Nous quittâmes Sonvillier aux approches de la nuit, accompagnés un bout de chemin par un groupe de socialistes du Vallon ; quand nous arrivâmes à Renan, la neige déjà commençait à tomber, et bientôt elle fit rage, poussée par des rafales de vent d’ouest. En un instant toute la campagne fut blanche ; et, à mesure que nous nous élevions dans le chemin qui mène à la Cibourg, les flocons, toujours plus serrés, formaient une nappe de plus en plus épaisse, où nous enfoncions toujours plus profondément. La nuit était venue. Pendant les premiers quarts d’heure, nous avions pris l’aventure en riant : nous chantions, nous échangions des plaisanteries ; mais, la marche se faisant fort pénible, et la neige, qui continuait à tomber sans relâche, rendant notre allure de plus en plus lente, la fatigue eut raison de notre gaîté.

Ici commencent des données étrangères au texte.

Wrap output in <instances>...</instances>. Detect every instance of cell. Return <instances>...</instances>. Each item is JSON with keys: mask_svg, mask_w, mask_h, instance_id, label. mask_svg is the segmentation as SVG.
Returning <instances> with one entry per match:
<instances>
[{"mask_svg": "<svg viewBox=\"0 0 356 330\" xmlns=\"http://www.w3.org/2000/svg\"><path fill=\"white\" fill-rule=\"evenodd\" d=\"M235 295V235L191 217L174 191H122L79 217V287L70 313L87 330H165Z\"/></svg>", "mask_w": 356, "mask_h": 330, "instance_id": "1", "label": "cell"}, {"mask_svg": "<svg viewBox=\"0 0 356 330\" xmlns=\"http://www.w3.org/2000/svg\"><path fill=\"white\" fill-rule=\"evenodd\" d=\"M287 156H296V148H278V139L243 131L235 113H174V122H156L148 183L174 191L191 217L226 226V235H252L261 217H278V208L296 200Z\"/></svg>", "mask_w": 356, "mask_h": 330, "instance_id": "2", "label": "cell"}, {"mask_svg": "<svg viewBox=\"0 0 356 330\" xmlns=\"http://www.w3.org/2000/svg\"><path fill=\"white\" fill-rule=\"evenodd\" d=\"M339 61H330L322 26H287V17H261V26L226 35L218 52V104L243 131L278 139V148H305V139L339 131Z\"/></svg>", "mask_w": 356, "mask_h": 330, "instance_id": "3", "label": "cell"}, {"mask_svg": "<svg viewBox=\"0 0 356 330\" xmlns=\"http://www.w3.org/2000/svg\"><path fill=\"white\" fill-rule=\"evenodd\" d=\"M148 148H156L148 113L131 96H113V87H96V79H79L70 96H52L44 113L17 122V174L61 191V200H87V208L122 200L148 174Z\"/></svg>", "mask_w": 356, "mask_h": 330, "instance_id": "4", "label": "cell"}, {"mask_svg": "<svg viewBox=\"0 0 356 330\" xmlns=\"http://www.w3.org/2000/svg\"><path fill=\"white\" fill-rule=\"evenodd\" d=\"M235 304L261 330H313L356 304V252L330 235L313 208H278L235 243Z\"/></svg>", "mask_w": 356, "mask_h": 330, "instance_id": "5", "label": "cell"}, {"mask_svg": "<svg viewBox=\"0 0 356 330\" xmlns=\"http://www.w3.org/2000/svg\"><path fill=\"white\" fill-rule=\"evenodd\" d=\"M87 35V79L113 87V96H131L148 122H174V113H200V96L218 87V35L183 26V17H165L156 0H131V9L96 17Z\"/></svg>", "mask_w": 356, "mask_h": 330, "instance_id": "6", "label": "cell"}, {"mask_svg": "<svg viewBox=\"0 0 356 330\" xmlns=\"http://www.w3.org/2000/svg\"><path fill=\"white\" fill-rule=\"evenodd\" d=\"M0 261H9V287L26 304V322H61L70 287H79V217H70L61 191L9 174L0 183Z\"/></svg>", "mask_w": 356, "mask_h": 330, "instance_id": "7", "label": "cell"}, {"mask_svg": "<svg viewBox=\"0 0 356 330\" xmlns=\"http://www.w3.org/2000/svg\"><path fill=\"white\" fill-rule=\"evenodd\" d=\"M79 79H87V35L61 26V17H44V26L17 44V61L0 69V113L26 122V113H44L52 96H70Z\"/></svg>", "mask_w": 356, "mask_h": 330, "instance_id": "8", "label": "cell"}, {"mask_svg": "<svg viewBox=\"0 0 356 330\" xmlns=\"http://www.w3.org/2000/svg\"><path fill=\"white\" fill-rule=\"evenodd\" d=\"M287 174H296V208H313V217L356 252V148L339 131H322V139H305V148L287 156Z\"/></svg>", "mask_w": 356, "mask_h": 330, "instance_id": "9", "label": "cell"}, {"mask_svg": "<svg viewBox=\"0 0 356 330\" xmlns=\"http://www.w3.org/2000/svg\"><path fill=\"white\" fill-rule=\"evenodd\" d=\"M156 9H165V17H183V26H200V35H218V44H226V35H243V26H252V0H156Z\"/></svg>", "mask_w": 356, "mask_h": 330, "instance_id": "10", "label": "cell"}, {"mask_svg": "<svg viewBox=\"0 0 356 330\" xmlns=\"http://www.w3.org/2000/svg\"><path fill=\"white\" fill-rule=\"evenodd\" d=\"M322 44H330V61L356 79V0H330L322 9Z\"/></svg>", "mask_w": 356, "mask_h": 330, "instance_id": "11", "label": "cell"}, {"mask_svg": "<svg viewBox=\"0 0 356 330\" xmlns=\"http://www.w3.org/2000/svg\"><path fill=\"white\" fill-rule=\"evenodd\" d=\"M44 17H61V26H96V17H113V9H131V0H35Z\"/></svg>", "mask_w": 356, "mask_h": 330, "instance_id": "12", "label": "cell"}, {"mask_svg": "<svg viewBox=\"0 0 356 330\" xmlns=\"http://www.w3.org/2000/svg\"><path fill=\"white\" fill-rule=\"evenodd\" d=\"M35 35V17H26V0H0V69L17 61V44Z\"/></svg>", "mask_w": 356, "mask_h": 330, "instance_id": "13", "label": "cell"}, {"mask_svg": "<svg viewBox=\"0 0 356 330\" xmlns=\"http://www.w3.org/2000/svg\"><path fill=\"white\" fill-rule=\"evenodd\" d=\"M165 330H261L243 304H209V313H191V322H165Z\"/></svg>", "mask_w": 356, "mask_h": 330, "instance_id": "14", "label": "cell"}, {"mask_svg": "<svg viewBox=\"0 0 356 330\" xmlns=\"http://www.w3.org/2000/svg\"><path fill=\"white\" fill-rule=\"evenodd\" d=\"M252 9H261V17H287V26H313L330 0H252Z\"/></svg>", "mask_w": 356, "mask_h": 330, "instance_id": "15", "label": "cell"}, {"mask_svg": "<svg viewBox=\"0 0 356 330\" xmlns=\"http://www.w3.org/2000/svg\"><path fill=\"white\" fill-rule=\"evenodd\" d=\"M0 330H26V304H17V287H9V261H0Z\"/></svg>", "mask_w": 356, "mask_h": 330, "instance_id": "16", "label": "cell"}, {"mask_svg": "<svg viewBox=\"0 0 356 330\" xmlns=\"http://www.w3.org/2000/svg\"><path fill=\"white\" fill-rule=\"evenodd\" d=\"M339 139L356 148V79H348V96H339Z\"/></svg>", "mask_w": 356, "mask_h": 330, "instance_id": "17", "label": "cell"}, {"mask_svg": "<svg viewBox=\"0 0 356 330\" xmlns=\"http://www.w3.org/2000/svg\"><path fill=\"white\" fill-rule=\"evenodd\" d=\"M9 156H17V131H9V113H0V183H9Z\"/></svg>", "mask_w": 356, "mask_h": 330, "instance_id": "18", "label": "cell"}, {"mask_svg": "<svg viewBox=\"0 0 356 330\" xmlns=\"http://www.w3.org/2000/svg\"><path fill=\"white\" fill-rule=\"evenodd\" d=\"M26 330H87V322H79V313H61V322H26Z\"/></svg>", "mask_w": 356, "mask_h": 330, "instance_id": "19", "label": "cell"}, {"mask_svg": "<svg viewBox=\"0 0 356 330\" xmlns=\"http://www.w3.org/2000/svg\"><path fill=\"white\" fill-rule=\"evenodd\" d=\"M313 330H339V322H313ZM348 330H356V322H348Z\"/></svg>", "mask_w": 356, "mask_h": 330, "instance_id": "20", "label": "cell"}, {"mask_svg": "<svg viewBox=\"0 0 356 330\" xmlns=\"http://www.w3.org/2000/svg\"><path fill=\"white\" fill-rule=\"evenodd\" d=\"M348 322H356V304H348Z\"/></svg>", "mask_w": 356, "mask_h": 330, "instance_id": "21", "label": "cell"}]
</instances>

Cette montée du col de la Cibourg — ce col que j’avais traversé en sens inverse, avec Spichiger et Collier, par une charmante matinée de mai 1869, pour aller rendre visite à Schwitzguébel — était vraiment lugubre, par une nuit noire d’hiver ; nous nous demandions si nous en viendrions à bout, si nous réussirions à gagner la Chaux-de-Fonds, ou si nous resterions en panne, échoués dans quelque « menée »[1]. Après deux heures environ de lutte contre la neige, le vent, le froid glacial, nous nous trouvâmes enfin sur le plateau qui forme le sommet du col, mouillés jusqu’aux os, transis, essoufflés, mais résolus tout de même. Seulement, sur cette vaste étendue déserte, on ne voyait plus de chemin : tout étant recouvert d’un linceul uniforme, nous risquions de ne pas reconnaître la direction à suivre, et nous ne savions comment nous orienter. Heureusement, des camarades, qui avaient de bons yeux, distinguèrent dans l’obscurité les perches indicatrices échelonnées le long de la route : assurés ainsi d’être dans la bonne voie, et de ne pas courir le risque de la perdre, nous avançâmes à la file indienne, allant d’une perche à l’autre. Le plateau traversé, nous étions au commencement de la descente : de là, nous n’avions plus qu’une heure de marche environ pour atteindre la Chaux-de F’onds. Nous arrivâmes au grand village fort tard ; il nous fallut le parcourir dans presque toute sa longueur, pour trouver enfin un abri au café Von Kænel, rue du Stand. Chez Von Kænel, Spichiger et Guesde nous attendaient depuis longtemps, fort inquiets, avec quelques camarades ; ils poussèrent des exclamations d’horreur en voyant dans quel équipage nous arrivions. Sur-le-champ on alluma un grand feu dans la salle à manger ; des matelas furent étendus dans une pièce attenante, avec des draps et tout ce qu’il fallait pour faire des lits ; nous enlevâmes là nos

  1. Monceau de neige accumulée par le vent.